Capital Group Cos., the parent company of American Funds, submitted an application for ETFs to the SEC a year ago. A notice from the SEC indicates approval of American Funds’ ETF foray appears likely though there is still time for opponents to request an SEC hearing, though such a hearing is unlikely, reports Trevor Hunnicutt for InvestmentNews.
California-based American Funds has $1.2 trillion in assets under management, or more than half the current AUM tally for the U.S. ETF industry. However, ETFs are the fastest-growing corner of the asset management industry, underscoring the desire of mutual fund companies to become involved with products that institutional investors and advisors are increasingly adopting.
While it took nearly two decades for the ETF industry to reach $2 trillion in assets, it will not need nearly as long to get to $5 trillion, according to a new report by PwC. The PwC repots says the global ETF industry will reach $5 trillion in combined AUM by 2020.
News of American Funds potentially entering the ETF business represents a reversal from the company’s previous stance on ETFs. The company has been a strident supporter of active management at a time when data indicate many active managers consistently fail to beat their benchmarks.

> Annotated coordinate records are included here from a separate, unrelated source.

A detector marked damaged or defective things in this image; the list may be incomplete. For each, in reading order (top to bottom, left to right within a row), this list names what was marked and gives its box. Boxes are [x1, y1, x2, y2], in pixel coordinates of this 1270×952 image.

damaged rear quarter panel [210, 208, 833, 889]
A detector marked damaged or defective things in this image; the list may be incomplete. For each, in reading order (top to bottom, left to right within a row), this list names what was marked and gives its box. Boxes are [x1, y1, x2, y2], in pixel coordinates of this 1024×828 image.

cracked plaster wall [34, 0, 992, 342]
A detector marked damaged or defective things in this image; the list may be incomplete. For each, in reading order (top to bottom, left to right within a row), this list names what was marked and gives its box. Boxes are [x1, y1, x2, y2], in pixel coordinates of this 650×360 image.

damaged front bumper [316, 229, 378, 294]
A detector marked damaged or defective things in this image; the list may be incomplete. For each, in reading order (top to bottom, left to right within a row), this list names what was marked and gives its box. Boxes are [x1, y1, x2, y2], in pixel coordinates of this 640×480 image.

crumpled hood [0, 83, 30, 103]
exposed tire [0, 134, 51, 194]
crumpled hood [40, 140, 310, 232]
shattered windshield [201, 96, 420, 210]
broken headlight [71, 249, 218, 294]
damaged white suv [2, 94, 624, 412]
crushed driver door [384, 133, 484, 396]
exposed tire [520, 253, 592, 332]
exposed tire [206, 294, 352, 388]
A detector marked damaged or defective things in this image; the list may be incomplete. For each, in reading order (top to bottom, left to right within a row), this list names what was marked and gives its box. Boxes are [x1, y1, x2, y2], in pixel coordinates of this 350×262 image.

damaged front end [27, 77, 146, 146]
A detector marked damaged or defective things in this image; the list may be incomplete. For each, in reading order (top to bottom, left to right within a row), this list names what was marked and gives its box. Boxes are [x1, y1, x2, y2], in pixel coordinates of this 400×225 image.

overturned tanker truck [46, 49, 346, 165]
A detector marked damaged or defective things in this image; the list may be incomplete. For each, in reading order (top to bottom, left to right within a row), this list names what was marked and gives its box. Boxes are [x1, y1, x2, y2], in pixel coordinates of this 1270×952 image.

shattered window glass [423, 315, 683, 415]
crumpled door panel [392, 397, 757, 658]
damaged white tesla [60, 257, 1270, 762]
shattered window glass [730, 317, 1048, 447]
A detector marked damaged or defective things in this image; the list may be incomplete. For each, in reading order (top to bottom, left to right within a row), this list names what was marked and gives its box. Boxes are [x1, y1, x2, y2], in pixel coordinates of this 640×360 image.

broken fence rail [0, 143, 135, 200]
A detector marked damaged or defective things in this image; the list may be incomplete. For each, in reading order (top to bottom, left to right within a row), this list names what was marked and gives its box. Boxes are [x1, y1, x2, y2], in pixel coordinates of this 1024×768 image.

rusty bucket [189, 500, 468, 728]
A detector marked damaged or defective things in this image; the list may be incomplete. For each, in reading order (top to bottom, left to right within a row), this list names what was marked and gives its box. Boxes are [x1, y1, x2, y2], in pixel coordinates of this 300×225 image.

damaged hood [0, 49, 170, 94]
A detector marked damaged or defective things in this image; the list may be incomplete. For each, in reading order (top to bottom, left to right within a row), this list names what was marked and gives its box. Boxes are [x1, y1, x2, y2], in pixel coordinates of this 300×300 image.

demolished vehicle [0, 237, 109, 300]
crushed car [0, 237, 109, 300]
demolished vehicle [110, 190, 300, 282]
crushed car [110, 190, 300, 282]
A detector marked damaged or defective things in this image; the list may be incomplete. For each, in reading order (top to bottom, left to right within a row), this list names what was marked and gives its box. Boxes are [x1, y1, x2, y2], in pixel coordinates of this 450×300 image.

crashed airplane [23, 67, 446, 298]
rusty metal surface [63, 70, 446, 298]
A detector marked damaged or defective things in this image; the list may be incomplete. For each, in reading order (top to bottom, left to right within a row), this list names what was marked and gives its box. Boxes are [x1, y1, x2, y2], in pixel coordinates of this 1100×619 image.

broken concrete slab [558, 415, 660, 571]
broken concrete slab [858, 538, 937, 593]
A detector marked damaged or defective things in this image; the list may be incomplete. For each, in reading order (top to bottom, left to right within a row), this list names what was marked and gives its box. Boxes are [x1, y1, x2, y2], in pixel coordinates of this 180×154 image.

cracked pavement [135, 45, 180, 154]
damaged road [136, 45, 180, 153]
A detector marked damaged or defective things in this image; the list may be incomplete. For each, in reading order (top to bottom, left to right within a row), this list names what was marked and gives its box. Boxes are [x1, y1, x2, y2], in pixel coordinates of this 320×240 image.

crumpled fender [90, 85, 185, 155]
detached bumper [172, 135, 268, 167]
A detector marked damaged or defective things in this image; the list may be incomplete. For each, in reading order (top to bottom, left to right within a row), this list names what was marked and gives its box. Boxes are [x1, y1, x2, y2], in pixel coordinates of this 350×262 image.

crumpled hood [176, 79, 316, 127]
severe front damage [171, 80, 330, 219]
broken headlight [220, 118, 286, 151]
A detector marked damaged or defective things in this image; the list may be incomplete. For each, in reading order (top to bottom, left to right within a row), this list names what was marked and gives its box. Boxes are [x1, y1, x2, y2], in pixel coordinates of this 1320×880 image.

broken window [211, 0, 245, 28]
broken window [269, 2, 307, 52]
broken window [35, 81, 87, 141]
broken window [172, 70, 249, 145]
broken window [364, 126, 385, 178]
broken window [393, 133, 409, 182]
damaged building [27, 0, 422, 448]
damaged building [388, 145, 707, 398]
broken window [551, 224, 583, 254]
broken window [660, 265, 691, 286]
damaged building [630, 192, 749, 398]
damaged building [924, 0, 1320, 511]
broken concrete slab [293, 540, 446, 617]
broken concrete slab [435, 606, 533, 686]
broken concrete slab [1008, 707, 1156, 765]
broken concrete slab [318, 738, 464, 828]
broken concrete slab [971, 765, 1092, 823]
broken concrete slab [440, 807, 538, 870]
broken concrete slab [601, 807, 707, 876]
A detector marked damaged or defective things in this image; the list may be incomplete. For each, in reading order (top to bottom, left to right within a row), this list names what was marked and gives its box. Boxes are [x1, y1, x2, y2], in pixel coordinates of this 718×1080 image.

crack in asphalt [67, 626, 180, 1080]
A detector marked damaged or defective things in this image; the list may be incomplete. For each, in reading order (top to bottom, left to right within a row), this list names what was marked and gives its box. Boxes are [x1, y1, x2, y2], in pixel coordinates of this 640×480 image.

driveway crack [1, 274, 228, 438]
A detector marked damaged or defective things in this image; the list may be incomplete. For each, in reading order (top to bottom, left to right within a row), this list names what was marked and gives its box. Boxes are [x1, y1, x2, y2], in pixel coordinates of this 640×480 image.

In September 2013, Capital Group published a study that “argued that its stock-picking mutual funds outperformed their benchmark indexes in the majority of almost 30,000 periods examined over the past 80 years. That included 57 percent of one-year stretches, 67 percent of 5-year periods and 83 percent of 20-year ranges. The Capital Group study examined 17 of the company’s mutual funds that invest in equities or both equities and bonds. It measured their performance over every one-, three-, five-, 10-, 20- and 30-year period, on a rolling monthly basis, from Dec. 31, 1933, through Dec. 31, 2012.”
Still, “only about 13% of actively managed, large-company stock funds posted returns above that of the S&P 500 for 2014,” the Wall Street Journal reports.
Although the SEC notice did not specify whether American Funds will issue active or passive ETFs, the firm’s reputation for active management implies the company would favor actively managed ETFs, a still small, but fast-growing segment of the ETF business. Some industry observers also see actively managed ETFs being a key driver of ETF industry growth in the coming years. For the week ending Jan. 16, U.S.-listed actively managed ETFs had a combined $17.24 billion in AUM with nearly half that total allocated to PIMCO and First Trust ETFs, according to AdvisorShares data.
While that is just a fraction of the overall U.S. ETF industry, increased demand for active ETFs and the potential for a more favorable regulatory environment could make actively managed ETFs a $500 billion asset class by 2020, according to a report by publishedSEI Investments last year.